Most people don't mean what they say. That's why they don't feel compelling. And it's so sickening to us, that we flee to the media, actors, politicians, who seem to say things, say things they mean. The ultimate irony is that ofc they do, they are performing. They dont mean it either.

So I guess, realize it's all performance. And try to mean what you say.

sublinear•2d ago
Not trying to be dismissive, but this is so pretentious that I question whether the smartphone or social media were ever really the problem.

It sounds more like this person was/is captured by the zeitgeist which, unfortunately for them, requires a metric shit ton of performative politics and pseudophilosophy. This is not what makes a person. It takes a lifetime of experience and there's no rush.

solumunus•2d ago
Great comment.
thefz•2d ago
> I don't believe this is a problem unique to smartphones.

Yes, a smartphone with no social media pplication installed is as much dumb as a classic flip phone. The object itself is not the problem here.
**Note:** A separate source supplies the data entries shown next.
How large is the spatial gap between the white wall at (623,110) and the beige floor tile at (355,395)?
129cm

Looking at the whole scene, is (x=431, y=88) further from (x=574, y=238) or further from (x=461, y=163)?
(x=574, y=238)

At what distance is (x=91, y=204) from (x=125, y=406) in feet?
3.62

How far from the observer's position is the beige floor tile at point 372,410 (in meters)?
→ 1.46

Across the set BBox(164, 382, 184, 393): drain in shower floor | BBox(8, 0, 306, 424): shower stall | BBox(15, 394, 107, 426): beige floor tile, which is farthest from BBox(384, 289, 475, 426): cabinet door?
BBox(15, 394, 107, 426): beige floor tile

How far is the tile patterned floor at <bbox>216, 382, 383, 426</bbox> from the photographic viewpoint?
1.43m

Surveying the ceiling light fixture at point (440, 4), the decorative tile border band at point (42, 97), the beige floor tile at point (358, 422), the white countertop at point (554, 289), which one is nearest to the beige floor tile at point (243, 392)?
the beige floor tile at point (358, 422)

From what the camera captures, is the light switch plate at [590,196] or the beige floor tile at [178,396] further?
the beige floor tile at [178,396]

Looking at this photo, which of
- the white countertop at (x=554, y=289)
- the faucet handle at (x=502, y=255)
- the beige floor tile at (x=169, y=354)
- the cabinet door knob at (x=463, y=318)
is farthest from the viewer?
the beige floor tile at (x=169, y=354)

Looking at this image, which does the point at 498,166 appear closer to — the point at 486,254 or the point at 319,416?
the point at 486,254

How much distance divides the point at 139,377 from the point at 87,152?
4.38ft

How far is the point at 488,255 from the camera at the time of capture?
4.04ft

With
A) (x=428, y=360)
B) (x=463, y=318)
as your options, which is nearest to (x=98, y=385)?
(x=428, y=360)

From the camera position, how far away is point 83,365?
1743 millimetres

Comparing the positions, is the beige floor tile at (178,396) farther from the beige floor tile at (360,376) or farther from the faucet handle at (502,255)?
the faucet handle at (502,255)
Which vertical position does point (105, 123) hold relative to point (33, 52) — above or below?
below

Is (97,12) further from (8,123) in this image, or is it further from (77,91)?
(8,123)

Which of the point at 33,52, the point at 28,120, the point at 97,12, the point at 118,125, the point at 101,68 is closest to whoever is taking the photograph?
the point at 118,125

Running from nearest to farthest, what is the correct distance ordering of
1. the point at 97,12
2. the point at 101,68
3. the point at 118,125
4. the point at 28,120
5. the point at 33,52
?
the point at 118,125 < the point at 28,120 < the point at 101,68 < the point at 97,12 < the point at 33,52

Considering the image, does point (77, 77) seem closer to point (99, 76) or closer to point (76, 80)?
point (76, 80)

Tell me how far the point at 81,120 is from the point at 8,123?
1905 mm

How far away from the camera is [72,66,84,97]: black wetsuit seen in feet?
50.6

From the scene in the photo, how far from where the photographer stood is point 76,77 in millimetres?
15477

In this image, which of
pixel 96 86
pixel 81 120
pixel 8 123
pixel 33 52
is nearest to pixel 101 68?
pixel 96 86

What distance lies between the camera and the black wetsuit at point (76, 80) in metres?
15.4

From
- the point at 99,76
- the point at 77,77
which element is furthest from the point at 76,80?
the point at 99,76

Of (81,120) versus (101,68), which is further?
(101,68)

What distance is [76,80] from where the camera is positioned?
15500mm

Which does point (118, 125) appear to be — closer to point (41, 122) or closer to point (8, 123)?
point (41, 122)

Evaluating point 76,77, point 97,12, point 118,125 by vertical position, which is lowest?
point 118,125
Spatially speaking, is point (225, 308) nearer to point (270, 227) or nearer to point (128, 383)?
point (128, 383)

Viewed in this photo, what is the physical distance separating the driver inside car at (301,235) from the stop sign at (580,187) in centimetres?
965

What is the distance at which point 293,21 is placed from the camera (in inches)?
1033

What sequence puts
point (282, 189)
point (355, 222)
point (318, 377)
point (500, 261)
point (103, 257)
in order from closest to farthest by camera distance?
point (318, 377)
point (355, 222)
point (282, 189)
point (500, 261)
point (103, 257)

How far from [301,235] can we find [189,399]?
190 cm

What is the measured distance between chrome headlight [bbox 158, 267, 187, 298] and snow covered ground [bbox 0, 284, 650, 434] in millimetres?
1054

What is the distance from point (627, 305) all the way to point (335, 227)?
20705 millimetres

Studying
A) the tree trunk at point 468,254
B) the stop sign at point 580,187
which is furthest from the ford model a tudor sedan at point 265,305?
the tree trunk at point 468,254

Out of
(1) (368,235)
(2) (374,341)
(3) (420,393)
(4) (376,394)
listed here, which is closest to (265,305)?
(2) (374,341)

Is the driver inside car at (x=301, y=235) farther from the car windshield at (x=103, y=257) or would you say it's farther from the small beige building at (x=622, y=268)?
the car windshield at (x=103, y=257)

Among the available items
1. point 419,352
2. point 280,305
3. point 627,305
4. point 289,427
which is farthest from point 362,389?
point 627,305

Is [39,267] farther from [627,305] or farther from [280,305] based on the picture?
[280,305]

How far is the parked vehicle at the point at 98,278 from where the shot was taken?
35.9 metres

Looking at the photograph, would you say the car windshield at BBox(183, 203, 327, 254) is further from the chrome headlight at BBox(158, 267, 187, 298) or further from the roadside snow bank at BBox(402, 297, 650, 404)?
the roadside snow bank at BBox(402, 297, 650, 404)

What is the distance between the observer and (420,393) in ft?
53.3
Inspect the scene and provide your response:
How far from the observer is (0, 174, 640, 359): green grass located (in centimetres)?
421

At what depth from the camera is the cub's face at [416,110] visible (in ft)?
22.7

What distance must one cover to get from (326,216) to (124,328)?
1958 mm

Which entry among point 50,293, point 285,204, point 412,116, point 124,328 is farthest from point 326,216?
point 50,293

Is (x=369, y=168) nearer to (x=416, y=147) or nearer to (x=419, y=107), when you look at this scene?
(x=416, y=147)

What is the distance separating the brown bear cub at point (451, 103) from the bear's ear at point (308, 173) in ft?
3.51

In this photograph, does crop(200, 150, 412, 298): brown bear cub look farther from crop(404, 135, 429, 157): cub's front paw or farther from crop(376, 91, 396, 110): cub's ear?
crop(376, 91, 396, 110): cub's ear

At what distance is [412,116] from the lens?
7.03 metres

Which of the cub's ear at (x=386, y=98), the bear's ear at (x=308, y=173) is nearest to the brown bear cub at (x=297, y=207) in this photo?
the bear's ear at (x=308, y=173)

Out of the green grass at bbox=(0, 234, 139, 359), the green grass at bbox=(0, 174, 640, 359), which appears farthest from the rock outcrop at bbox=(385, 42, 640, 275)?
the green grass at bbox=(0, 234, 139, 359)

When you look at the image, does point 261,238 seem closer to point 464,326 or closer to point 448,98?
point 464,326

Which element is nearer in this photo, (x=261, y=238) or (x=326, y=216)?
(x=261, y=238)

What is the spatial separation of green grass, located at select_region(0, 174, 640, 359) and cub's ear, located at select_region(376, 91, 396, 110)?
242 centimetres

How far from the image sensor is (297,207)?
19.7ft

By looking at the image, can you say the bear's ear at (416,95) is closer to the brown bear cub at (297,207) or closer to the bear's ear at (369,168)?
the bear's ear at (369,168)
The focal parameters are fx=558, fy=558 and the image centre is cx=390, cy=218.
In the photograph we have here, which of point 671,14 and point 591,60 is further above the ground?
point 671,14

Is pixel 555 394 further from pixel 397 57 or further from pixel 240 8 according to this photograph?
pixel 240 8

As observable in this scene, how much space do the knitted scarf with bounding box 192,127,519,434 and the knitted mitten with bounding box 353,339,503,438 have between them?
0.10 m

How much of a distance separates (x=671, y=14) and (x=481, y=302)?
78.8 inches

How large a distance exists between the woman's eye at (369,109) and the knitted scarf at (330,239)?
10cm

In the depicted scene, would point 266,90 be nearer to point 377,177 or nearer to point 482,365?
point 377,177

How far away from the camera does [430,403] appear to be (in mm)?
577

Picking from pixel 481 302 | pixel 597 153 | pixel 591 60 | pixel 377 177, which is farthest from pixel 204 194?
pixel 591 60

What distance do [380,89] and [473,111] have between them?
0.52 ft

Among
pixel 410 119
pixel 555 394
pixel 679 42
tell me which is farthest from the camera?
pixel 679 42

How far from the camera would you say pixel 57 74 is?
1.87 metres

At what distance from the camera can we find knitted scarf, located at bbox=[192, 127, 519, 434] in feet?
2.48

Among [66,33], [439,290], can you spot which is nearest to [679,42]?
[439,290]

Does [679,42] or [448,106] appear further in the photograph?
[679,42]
I am not a big social media user so I use mine mostly to check in with family and friends, listen to music, mapping, and tracking sports. On the rare occasions I use Instagram I just follow some athletes and share a couple of memes with friends, then after 10 minutes I am nauseated by it.

mglvsky•2d ago
> If they give that up, they are pushed into insecure positions where they cannot be replaced by AI and machines

Is there typo? Great passage anyway, but I think the virality still isn't only venue to "enough money" for poor. For "shitload of ton of money" amount - perhaps

jdw64•2d ago
Since I'm not a native English speaker, please bear with me a little. Thank you. I do agree with you to some extent, but it's true that decent jobs are gradually decreasing worldwide.